One of the theories relating to causes of sarcopenia, the characteristic loss of muscle mass and strength with age, is that it relates to dysfunction in the processing of amino acids such as leucine. There is evidence for leucine supplementation to help slow the progression of sarcopenia, for example. The research here adds more along these lines, though it seems the authors will have to run a redesigned study to see whether or not the cellular differences observed actually produce meaningful results over a longer period of time:
The loss of skeletal muscle mass and quality is common with aging. This loss highlights the development of sarcopenia, where diminished muscle mass and strength are major contributors engendering loss of independence and quality of life for older adults. Current research suggests that reductions in the ability to stimulate muscle protein synthesis and promote proliferation and differentiation of muscle satellite cells may be important contributors to the development of sarcopenia.
It is well known that exercise and the ingestion of essential amino acids (EAA), in particular the amino acid leucine, are important stimulators of muscle protein synthesis through activation of the mechanistic target of rapamycin complex 1 (mTORC1) signaling pathway. While an anabolic resistance to the independent effects of exercise and EAA or protein is prevalent with aging, combining the two stimuli shows promise in combating sarcopenia via the ability for this combination to maximally stimulate mTORC1 and upregulate the translation initiation machinery. Indeed, we have recently demonstrated that provision of leucine-enriched EAA mixture following a bout of high-intensity resistance exercise (RE) stimulates mTORC1 and prolongs myofibrillar protein synthesis for up to 24 hours post-RE in the very same cohort of older men we examined in this study whereas, in the absence of EAA this mTORC1 response is blunted in older adults.

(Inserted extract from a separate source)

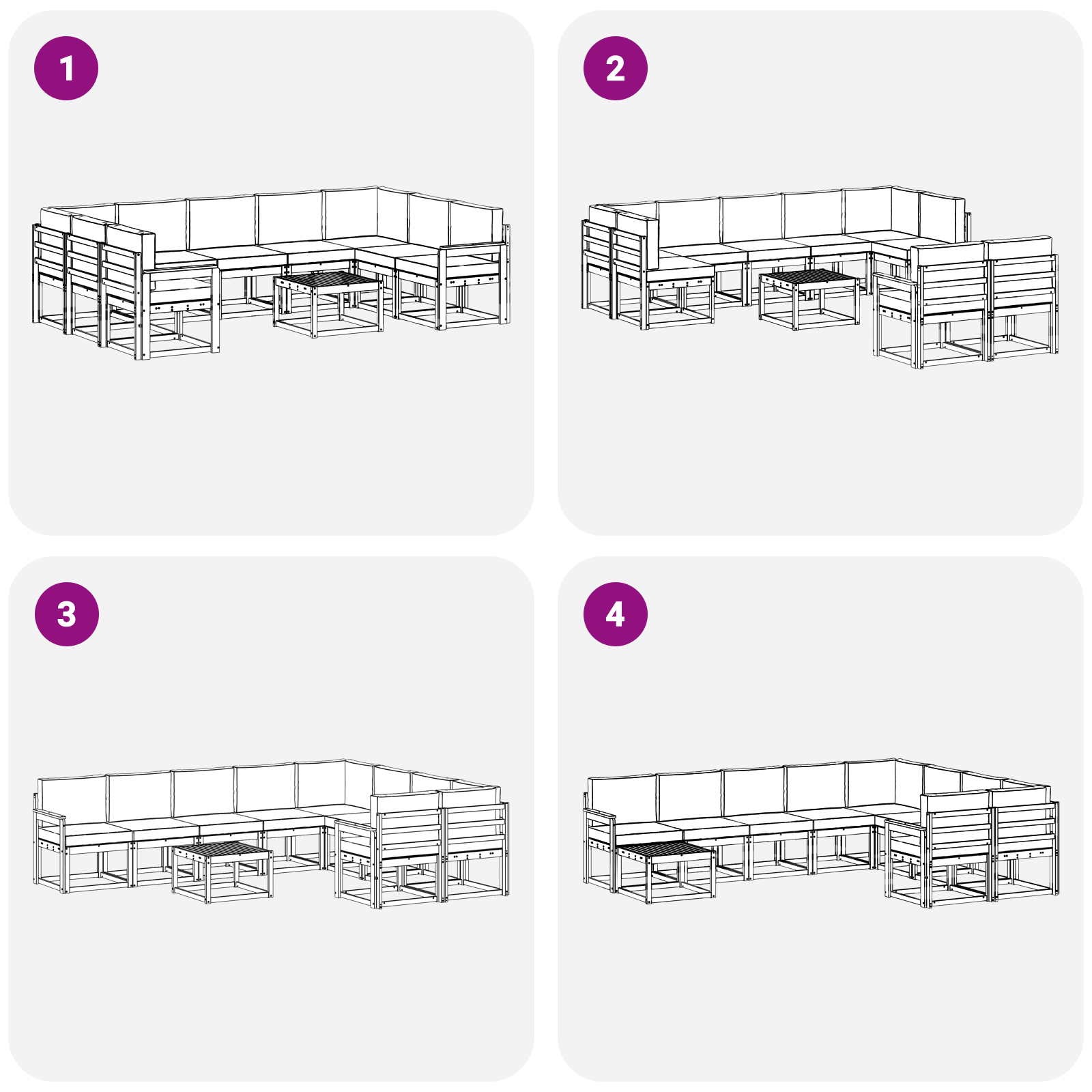 1

2

3

4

A host of evidence has suggested increased satellite cell (SC) activation and content following RE in human skeletal muscle, yet we and others have demonstrated a blunting of or a delayed ability to activate and increase the SC pool in older men compared with a younger cohort. EAA and leucine provision has been shown to upregulate SC activity via mTORC1. Therefore, we hypothesized that EAA ingestion, which we have previously shown to potently activate mTORC1 following an acute bout of leg resistance exercise, would enhance skeletal muscle satellite cell proliferative capacity and content in older men. We demonstrate that older men do not appear to increase skeletal muscle satellite cell content at 24 hours following heavy, high volume resistance exercise in the absence of EAA ingestion. However, when 10g of EAA is ingested one hour postexercise we found that MHC I myofiber satellite cell content displays obvious trends to be greater than when older men are not given postexercise EAA. Although this pattern is visually evident in MHC II myofibers and when all myofibers are pooled, the current data set did not reach statistical significance.